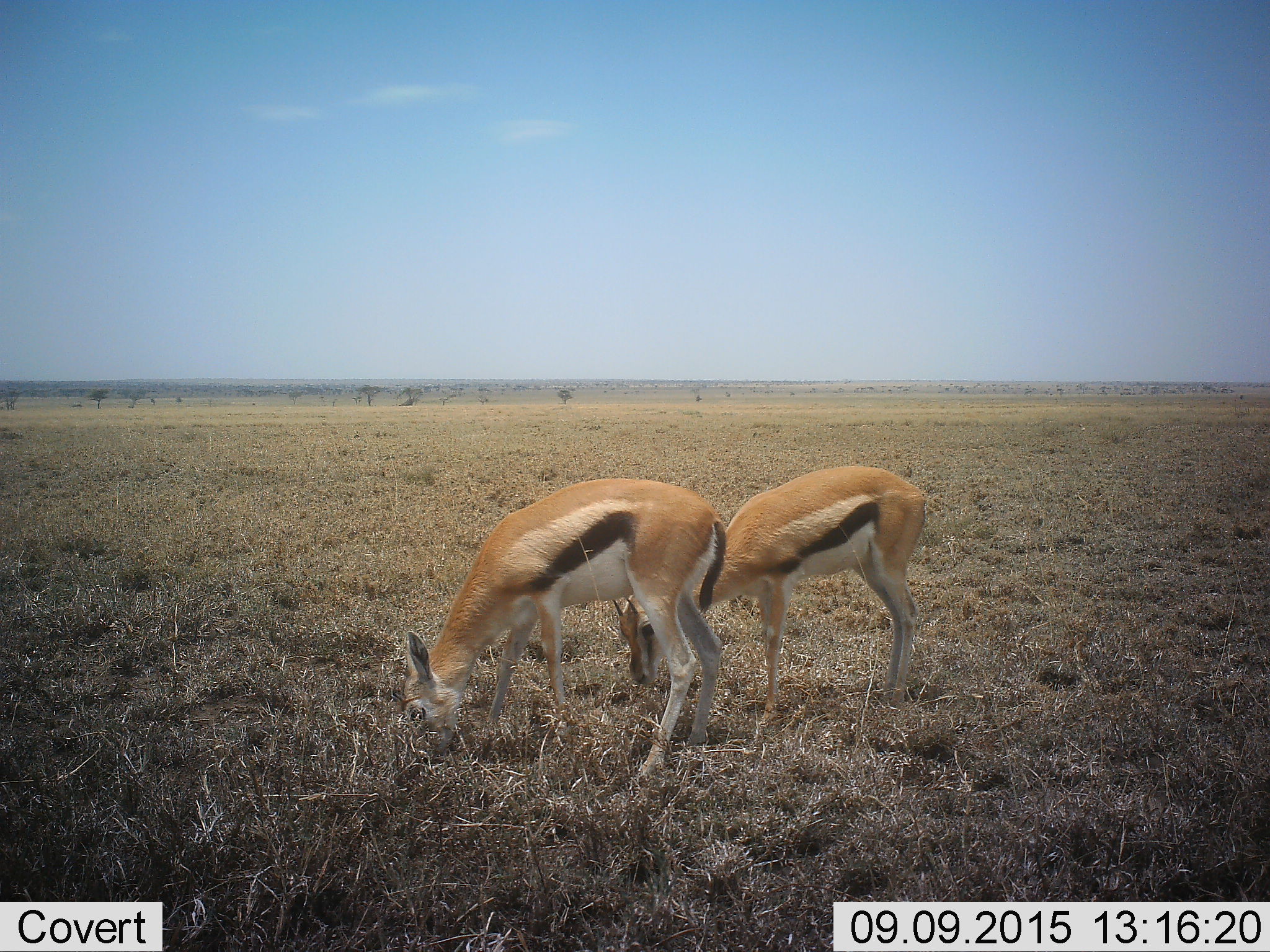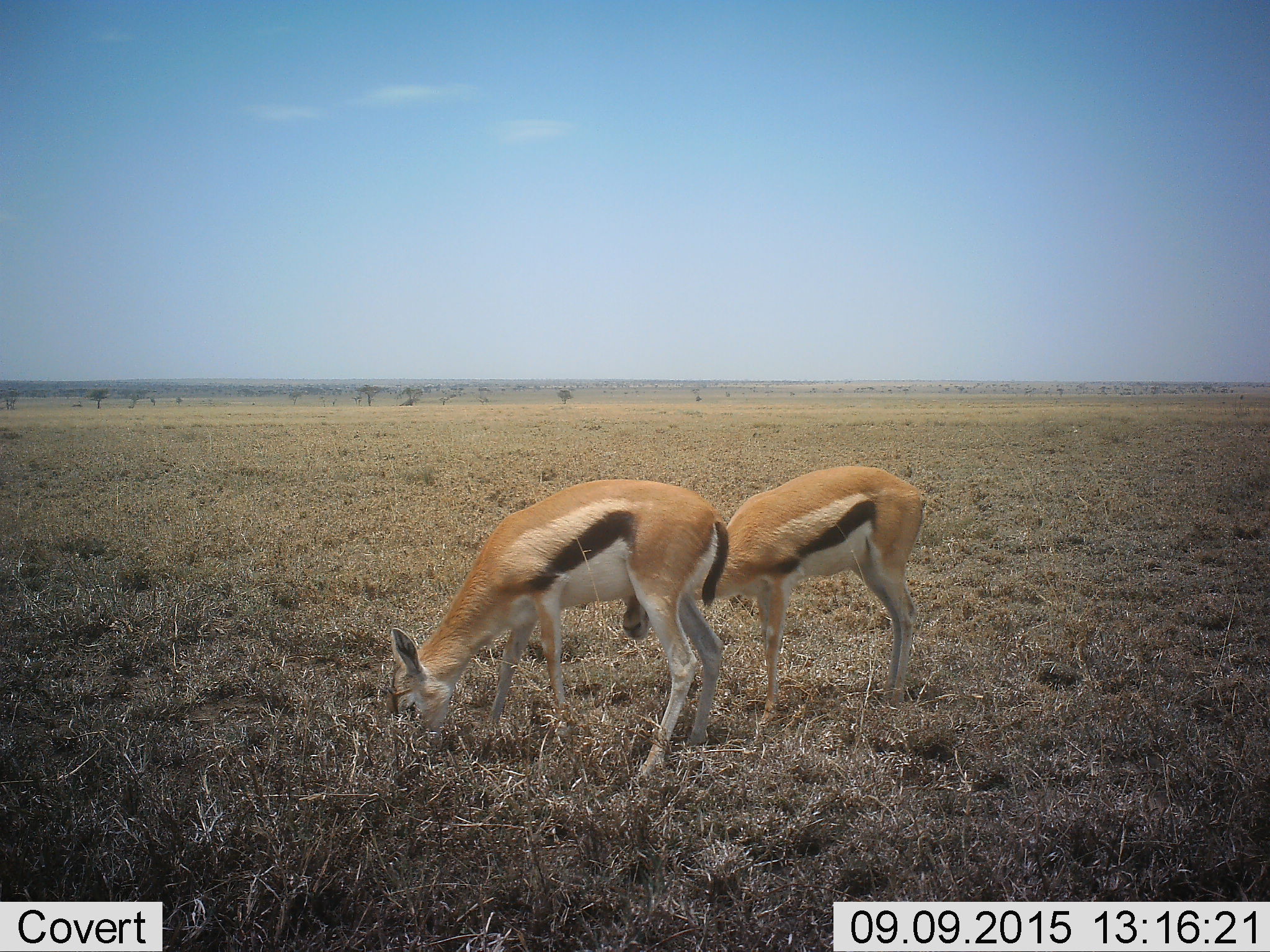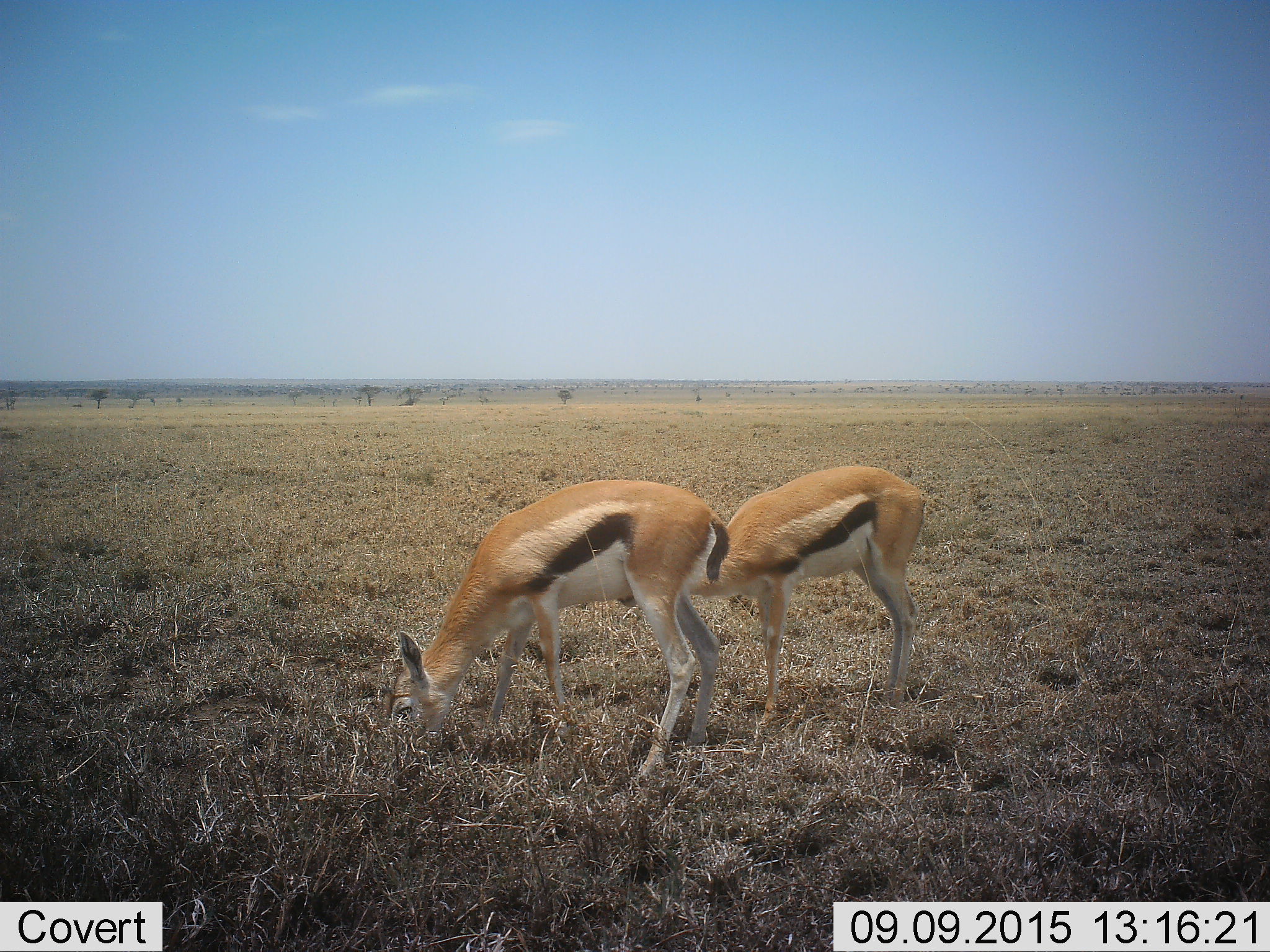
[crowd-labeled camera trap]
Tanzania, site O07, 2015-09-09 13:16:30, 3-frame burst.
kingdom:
========
_Task directions_
Retype the listing exactly and drop the pictures.

_Response area_
[crowd-labeled camera trap]
Tanzania, site O07, 2015-09-09 13:16:30, 3-frame burst.
kingdom:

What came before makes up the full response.